• _Exercise goal_: Copy the mailing-list post on non-determinism in LLVM word for word, in full, keeping every character and line break unchanged.

** BEGIN Document excerpt **

[llvm-dev] Uncovering non-determinism in LLVM - The Next Steps

Daniel Berlin via llvm-dev llvm-dev at lists.llvm.org
Fri Jul 7 10:27:13 PDT 2017


I'm not sure email is the best way to continue this discussion,  as it's
getting long and complex to follow, so i think at some point we should just
go have a chat by one of our cubes. :)

I will say i don't believe achieving "every pass does not change ordering
in containers such that it causes an output change" is a useful idea.  As
i've said, i believe that is for output writing to handle.

Passes simply do not and should not care about stuff like that.

In part because they do not not know what is happening with the IR.
It could be executed by a JIT, it could be splatted into a piece of
hardware.  It could be shipped over a network.
It could simply be thrown away.

The fact that something later happens to write it out is just one
possibility, and if that thing wants some deterministic ordering of things
in containers (or whatever else causes output ordering to differ), it
should be responsible for making that happen, not try to force that cost
into every pass :)





On Fri, Jul 7, 2017 at 10:16 AM, David Blaikie <dblaikie at gmail.com> wrote:

>
>
> On Fri, Jul 7, 2017 at 9:58 AM Daniel Berlin <dberlin at dberlin.org> wrote:
>
>>
>>>>>
>>>>> One of our definitions of non-determinism is simply "output from
>>>>> command line tools should always be bit identical given identical inputs",
>>>>> which is suitable for content-based caching build systems like Bazel.
>>>>>
>>>> Just to point out: These systems already often have to ignore
>>>> whitespace differences, etc.
>>>>
>>>> I'd also argue any of these content-based caching build systems is
>>>> going to be rarely used if they require every single tool that uses them to
>>>> produce bit identical output (IE boiling the ocean), as opposed to letting
>>>> the tools define what identical means or something.
>>>>
>>>
>>> This seems inconsistent with my understanding of LLVM's (& Google's, re:
>>> Bazel) goals..

** END Document excerpt **
** BEGIN Provided records **

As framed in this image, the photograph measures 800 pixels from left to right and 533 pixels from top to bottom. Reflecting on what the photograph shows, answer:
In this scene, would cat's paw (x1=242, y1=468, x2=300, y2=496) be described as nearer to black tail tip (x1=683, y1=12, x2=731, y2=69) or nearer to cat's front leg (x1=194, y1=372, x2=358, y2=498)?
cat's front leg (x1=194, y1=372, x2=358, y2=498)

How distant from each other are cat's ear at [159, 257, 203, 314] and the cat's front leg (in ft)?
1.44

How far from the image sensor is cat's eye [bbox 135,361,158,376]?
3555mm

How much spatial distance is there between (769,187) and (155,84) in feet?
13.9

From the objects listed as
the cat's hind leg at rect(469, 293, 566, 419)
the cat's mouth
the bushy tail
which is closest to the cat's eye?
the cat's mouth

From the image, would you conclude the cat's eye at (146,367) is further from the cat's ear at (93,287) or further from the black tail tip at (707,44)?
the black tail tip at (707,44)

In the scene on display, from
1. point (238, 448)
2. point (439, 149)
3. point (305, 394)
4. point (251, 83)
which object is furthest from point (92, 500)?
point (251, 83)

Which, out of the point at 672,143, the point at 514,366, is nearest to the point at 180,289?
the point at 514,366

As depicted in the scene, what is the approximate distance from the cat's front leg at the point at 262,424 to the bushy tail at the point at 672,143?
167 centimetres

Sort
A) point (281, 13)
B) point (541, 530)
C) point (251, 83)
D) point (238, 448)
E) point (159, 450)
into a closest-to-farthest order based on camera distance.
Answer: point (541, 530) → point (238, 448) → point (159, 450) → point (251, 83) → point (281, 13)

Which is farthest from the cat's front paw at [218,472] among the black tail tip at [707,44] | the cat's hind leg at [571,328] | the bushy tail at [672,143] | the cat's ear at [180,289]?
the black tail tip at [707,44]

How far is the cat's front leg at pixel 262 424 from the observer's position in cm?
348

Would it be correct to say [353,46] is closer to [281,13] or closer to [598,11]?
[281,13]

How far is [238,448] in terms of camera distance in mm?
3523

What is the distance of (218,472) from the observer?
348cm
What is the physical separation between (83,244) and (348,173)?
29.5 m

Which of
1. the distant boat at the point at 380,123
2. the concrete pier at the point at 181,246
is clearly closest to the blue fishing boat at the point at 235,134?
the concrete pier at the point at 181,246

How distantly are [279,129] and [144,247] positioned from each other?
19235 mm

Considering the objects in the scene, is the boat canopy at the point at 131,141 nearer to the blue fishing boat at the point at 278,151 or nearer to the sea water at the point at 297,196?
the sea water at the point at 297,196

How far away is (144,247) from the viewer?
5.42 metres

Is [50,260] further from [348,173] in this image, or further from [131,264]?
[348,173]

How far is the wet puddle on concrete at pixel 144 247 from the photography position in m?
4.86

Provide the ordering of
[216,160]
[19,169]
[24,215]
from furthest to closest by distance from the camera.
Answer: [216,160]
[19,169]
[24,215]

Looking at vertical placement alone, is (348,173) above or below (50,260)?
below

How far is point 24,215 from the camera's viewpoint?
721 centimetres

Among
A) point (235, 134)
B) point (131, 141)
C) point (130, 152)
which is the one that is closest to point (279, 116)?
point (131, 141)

** END Provided records **

• _Final answer_:
[llvm-dev] Uncovering non-determinism in LLVM - The Next Steps

Daniel Berlin via llvm-dev llvm-dev at lists.llvm.org
Fri Jul 7 10:27:13 PDT 2017


I'm not sure email is the best way to continue this discussion,  as it's
getting long and complex to follow, so i think at some point we should just
go have a chat by one of our cubes. :)

I will say i don't believe achieving "every pass does not change ordering
in containers such that it causes an output change" is a useful idea.  As
i've said, i believe that is for output writing to handle.

Passes simply do not and should not care about stuff like that.

In part because they do not not know what is happening with the IR.
It could be executed by a JIT, it could be splatted into a piece of
hardware.  It could be shipped over a network.
It could simply be thrown away.

The fact that something later happens to write it out is just one
possibility, and if that thing wants some deterministic ordering of things
in containers (or whatever else causes output ordering to differ), it
should be responsible for making that happen, not try to force that cost
into every pass :)





On Fri, Jul 7, 2017 at 10:16 AM, David Blaikie <dblaikie at gmail.com> wrote:

>
>
> On Fri, Jul 7, 2017 at 9:58 AM Daniel Berlin <dberlin at dberlin.org> wrote:
>
>>
>>>>>
>>>>> One of our definitions of non-determinism is simply "output from
>>>>> command line tools should always be bit identical given identical inputs",
>>>>> which is suitable for content-based caching build systems like Bazel.
>>>>>
>>>> Just to point out: These systems already often have to ignore
>>>> whitespace differences, etc.
>>>>
>>>> I'd also argue any of these content-based caching build systems is
>>>> going to be rarely used if they require every single tool that uses them to
>>>> produce bit identical output (IE boiling the ocean), as opposed to letting
>>>> the tools define what identical means or something.
>>>>
>>>
>>> This seems inconsistent with my understanding of LLVM's (& Google's, re:
>>> Bazel) goals..